Protests in Lebanon
Throughout the week a number of protests took place in various countries across the globe. In Lebanon, demonstrations began on the evening of October 17 against the government’s new tax policy. The protesters showcased their rejection of the government’s decision to introduce a $6 dollar a month tax for calls made on the popular social media app WhatsApp (and other messengers). The authorities eventually cancelled the measure, but the protests did not stop, and instead began to tackle on broader economic problems in the country.
Unrest in Catalonia
The Government of Spain has rejected a proposal for negotiations with Catalonian sepratist activists. Protesters have been taking to the streets since mid-October.
Pedro Sanchez, the acting head of the Spanish government, stipulated that the government of Catalonia officially condemn the riots before any talks begin.
Mass protests in Ecuador
Ecuador has been rocked with large scale protests since the beginning of October. The initial demonstrations were organized in opposition to the abolition of state subsidies for fuel and other economic reforms. Hundreds of people have been detained or injured, and some deaths have been reported. During the demonstrations, many infrastructure facilities and private enterprises were seized.

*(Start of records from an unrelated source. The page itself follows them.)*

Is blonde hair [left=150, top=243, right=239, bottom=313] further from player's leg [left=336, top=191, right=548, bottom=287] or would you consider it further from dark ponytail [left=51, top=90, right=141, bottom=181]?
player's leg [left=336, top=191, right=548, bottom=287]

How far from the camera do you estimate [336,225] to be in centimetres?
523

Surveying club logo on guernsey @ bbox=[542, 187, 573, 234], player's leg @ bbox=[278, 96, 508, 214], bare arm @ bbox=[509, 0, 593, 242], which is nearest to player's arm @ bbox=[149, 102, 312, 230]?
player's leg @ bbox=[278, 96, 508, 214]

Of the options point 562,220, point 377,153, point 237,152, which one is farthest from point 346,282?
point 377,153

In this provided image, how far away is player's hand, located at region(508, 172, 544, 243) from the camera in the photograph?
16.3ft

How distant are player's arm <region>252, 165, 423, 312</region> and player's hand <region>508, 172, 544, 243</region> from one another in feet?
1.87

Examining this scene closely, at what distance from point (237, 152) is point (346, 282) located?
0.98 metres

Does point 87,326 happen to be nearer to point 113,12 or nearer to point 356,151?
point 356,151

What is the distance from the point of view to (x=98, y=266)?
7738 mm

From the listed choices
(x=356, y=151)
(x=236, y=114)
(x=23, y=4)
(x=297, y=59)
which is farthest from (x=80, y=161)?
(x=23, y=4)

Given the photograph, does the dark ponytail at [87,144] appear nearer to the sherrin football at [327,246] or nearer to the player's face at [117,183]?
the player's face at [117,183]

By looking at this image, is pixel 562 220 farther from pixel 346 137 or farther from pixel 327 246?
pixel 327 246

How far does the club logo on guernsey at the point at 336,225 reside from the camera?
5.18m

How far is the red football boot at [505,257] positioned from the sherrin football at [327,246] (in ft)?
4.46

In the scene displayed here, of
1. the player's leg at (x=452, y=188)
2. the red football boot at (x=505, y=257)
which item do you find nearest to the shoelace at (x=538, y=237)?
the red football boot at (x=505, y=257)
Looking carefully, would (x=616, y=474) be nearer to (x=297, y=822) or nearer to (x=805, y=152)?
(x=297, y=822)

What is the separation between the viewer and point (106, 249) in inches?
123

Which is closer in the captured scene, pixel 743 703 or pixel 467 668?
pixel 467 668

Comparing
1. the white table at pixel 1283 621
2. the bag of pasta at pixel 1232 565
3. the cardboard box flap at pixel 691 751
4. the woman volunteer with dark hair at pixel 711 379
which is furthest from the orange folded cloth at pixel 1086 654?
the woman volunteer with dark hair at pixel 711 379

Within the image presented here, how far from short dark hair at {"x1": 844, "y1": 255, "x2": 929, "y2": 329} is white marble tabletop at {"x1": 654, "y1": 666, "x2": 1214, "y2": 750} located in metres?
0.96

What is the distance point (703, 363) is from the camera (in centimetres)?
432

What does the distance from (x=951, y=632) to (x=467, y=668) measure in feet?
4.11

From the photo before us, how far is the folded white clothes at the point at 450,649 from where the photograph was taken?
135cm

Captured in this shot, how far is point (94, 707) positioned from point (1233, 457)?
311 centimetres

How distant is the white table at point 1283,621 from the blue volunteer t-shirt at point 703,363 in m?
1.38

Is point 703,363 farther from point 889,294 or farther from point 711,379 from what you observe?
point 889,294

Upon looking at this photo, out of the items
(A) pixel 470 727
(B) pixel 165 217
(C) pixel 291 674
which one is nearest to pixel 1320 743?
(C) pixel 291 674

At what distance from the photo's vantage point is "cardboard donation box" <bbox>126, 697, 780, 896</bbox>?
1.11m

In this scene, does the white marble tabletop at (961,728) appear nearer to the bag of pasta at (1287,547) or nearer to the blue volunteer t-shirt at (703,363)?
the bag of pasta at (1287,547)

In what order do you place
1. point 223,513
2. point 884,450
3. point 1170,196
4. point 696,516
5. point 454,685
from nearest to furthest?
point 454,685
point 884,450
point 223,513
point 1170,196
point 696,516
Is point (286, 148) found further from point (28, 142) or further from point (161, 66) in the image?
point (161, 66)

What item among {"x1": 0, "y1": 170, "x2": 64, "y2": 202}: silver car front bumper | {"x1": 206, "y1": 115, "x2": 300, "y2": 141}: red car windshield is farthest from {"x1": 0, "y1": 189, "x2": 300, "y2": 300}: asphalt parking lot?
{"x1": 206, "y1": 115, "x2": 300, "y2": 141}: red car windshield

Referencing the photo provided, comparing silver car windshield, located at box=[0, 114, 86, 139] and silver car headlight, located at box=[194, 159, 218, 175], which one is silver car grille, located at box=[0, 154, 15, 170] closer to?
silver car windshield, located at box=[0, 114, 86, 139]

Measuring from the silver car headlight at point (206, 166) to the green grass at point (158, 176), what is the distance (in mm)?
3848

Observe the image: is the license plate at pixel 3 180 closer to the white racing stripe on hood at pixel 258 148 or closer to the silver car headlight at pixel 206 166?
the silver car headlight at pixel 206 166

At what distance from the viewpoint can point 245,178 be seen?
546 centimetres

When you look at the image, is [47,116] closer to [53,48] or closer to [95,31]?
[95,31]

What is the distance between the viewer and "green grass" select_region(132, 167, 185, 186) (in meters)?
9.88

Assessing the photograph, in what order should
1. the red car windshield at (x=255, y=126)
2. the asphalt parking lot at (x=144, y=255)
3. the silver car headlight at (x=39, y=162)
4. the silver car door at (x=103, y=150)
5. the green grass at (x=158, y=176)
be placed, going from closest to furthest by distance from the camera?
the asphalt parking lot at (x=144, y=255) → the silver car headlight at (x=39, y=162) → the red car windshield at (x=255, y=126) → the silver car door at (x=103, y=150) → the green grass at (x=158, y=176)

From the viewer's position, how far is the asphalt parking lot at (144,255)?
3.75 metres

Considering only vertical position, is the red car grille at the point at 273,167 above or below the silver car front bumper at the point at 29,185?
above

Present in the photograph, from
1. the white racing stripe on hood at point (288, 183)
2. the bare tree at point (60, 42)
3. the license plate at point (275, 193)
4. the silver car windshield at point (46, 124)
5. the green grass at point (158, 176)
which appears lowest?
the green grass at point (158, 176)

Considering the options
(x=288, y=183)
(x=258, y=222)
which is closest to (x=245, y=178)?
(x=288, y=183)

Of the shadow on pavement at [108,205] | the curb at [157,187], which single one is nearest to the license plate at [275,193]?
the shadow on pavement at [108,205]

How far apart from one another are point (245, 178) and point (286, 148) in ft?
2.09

On 13 October, both sides agreed to end the confrontation and find a compromise.
Read more on the protests from UWI.
Protests in Algeria have been ongoing since February of this year, despite having already forced the early resignation of President Abdelaziz Bouteflika in April, a man who had ruled the country for four consecutive terms. In line with the country’s constitution, Abdelkader Bensalah, the Speaker of the upper house of parliament, was appointed as interim head of Algeria for 90 days. After assuming power, he issued a decree for new presidential elections to take place on July 4. However, opposition forces have opposed any elections being held while representatives of the “old regime” are still in power. The elections were delayed after several potential candidates promised to boycott the process.
At present the election has been pushed back to December 12, but thousands of people are still taking to the streets to demand that it be cancelled altogether.